- 提示された文章:

(58)【調査した分野】(Int.Cl.,DB名)
【背景技術】
【0002】
ダイカストとは、金型に溶湯を圧入し、金型内で溶湯を凝固させる鋳造方法をいう。ダイカストは、寸法精度の高い鋳物を短時間で大量に生産できるという利点がある。しかしながら、ダイカストにおいては、金型表面への離型剤の塗布と、金型への溶湯の圧入が短い時間間隔で繰り返されるため、金型は、使用中に大きな温度振幅と応力振幅に曝される。そのため、ダイカスト金型用鋼には、耐ヒートチェック性、焼入れ性、及び、高熱伝導性が主要特性として必要とされている。
【0003】
そこでこの問題を解決するために、従来から種々の提案がなされている。例えば、特許文献1には、質量%でC:0.1〜0.6%、Si:0.01〜0.8%、Mn:0.1〜2.5%、Cu:0.01〜2.0%、Ni:0.01〜2.0%、Cr:0.1〜2.0%、Mo:0.01〜2.0%、(V、W、Nb、Ta):0.01〜2.0%、Al:0.002〜0.04%、N:0.002〜0.04%、及び、O:0.05%以下を含み、残部がFe及び不可避的不純物からなり、かつ、1010℃〜1050℃で30分均熱後に30℃/分で焼入れし、さらに所定の温度で30時間の焼戻しをすることにより得られる金型用鋼が開示されている。
同文献には、このような組成及び熱処理によって、熱疲労特性が向上する点が記載されている。
【0004】
一般に、鋼材の耐ヒートチェック性及び焼入れ性を向上するには、適切な合金元素を多量に添加する必要がある。一方、鋼材の熱伝導度は、合金元素量が多くなるほど低下する。すなわち、耐ヒートチェック性及び/又は焼入れ性の向上は、熱伝導特性の向上とは背反の関係にある。そのため、これらを同時に達成するのは困難である。

- 必要な作業: ダイカスト金型用鋼についての文章から、「(58)【調査した分野】(Int.Cl.,DB名)」で始まり「時に達成するのは困難である。」まで続く部分を一字一句違えずに引用せよ。

- データ抜粋:
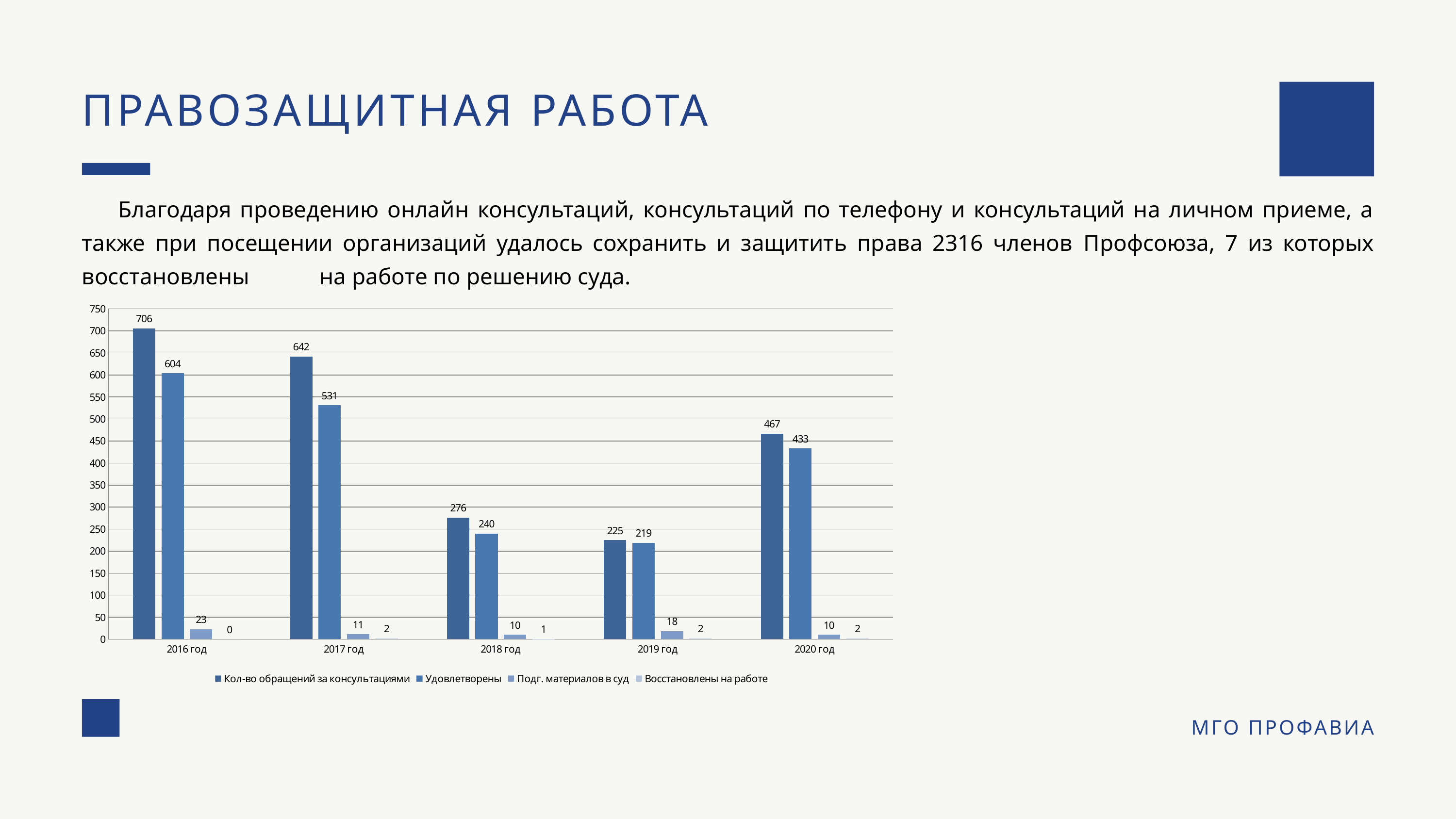
Which year has the highest value for "Кол-во обращений за консультациями"? 2016 год Which year has the lowest value for "Удовлетворены"? 2019 год Which is larger: "Подг. материалов в суд" in 2016 год or in 2017 год? 2016 год What is the value of "Удовлетворены" for 2020 год? 433 How many series does the legend list? 4 Does the value of "Кол-во обращений за консультациями" rise or fall from 2016 год to 2019 год? Fall What kind of chart is shown on the slide? Bar chart What is the difference between "Кол-во обращений за консультациями" and "Удовлетворены" in 2017 год? 111 What is the value of "Подг. материалов в суд" for 2019 год? 18 What is the value of "Восстановлены на работе" for 2018 год? 1 What is the value of "Кол-во обращений за консультациями" for 2016 год? 706 How many years are shown on the x axis? 5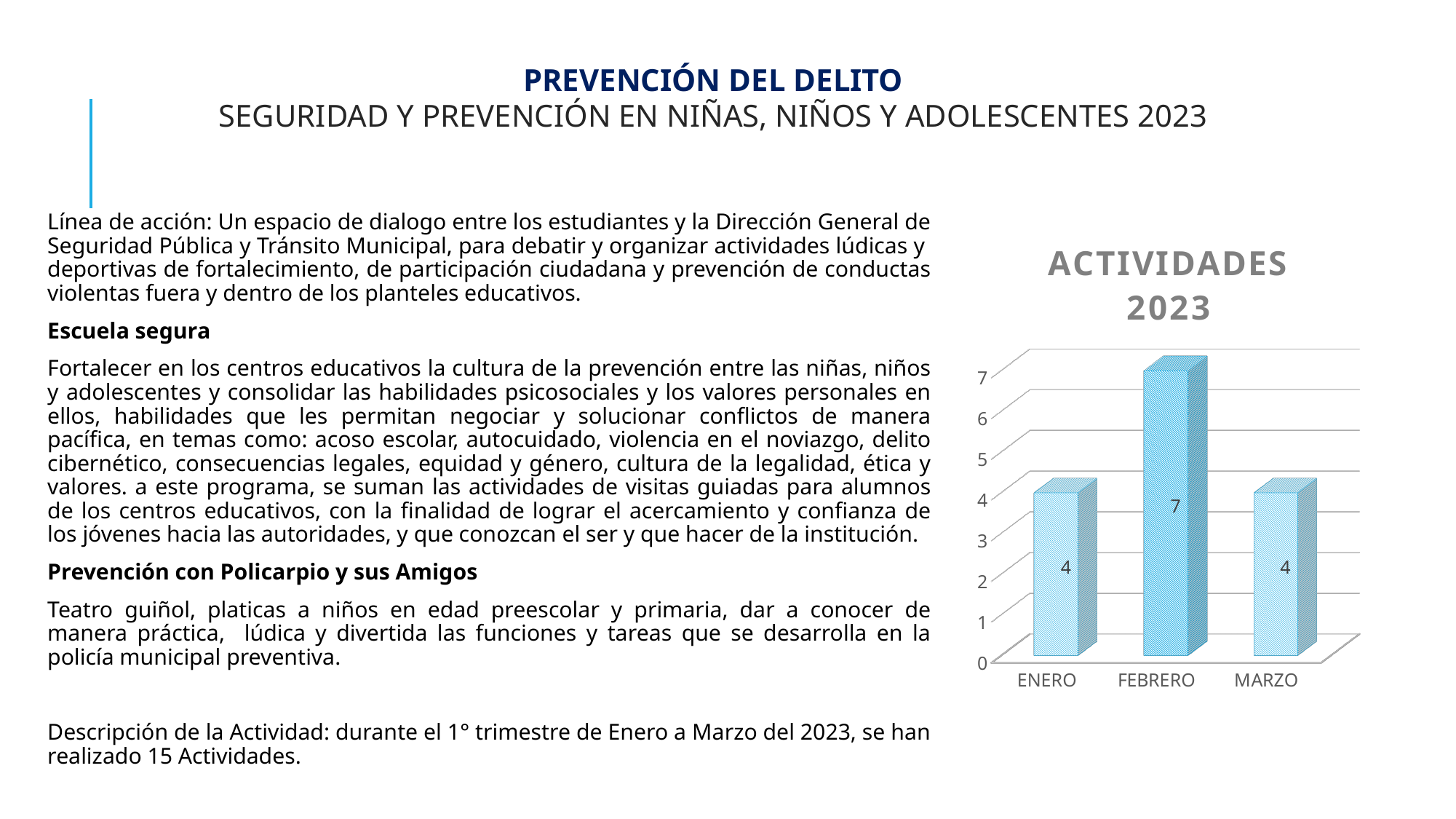
What is the highest value shown on the vertical axis of the ACTIVIDADES 2023 chart? 7 How many categories are shown in the ACTIVIDADES 2023 chart? 3 What is the difference between the values for FEBRERO and ENERO in the ACTIVIDADES 2023 chart? 3 What is the title of the chart on the slide? ACTIVIDADES 2023 What is the value for FEBRERO in the ACTIVIDADES 2023 chart? 7 Which month has the highest value in the ACTIVIDADES 2023 chart? FEBRERO Which is larger in the ACTIVIDADES 2023 chart, the value for FEBRERO or the value for MARZO? FEBRERO Is the value for FEBRERO in the ACTIVIDADES 2023 chart greater or less than 5? greater What is the total of the values for ENERO, FEBRERO and MARZO in the ACTIVIDADES 2023 chart? 15 What kind of chart is the ACTIVIDADES 2023 chart? bar chart What is the value for ENERO in the ACTIVIDADES 2023 chart? 4 What is the value for MARZO in the ACTIVIDADES 2023 chart? 4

- 結果:
(58)【調査した分野】(Int.Cl.,DB名)
【背景技術】
【0002】
ダイカストとは、金型に溶湯を圧入し、金型内で溶湯を凝固させる鋳造方法をいう。ダイカストは、寸法精度の高い鋳物を短時間で大量に生産できるという利点がある。しかしながら、ダイカストにおいては、金型表面への離型剤の塗布と、金型への溶湯の圧入が短い時間間隔で繰り返されるため、金型は、使用中に大きな温度振幅と応力振幅に曝される。そのため、ダイカスト金型用鋼には、耐ヒートチェック性、焼入れ性、及び、高熱伝導性が主要特性として必要とされている。
【0003】
そこでこの問題を解決するために、従来から種々の提案がなされている。例えば、特許文献1には、質量%でC:0.1〜0.6%、Si:0.01〜0.8%、Mn:0.1〜2.5%、Cu:0.01〜2.0%、Ni:0.01〜2.0%、Cr:0.1〜2.0%、Mo:0.01〜2.0%、(V、W、Nb、Ta):0.01〜2.0%、Al:0.002〜0.04%、N:0.002〜0.04%、及び、O:0.05%以下を含み、残部がFe及び不可避的不純物からなり、かつ、1010℃〜1050℃で30分均熱後に30℃/分で焼入れし、さらに所定の温度で30時間の焼戻しをすることにより得られる金型用鋼が開示されている。
同文献には、このような組成及び熱処理によって、熱疲労特性が向上する点が記載されている。
【0004】
一般に、鋼材の耐ヒートチェック性及び焼入れ性を向上するには、適切な合金元素を多量に添加する必要がある。一方、鋼材の熱伝導度は、合金元素量が多くなるほど低下する。すなわち、耐ヒートチェック性及び/又は焼入れ性の向上は、熱伝導特性の向上とは背反の関係にある。そのため、これらを同時に達成するのは困難である。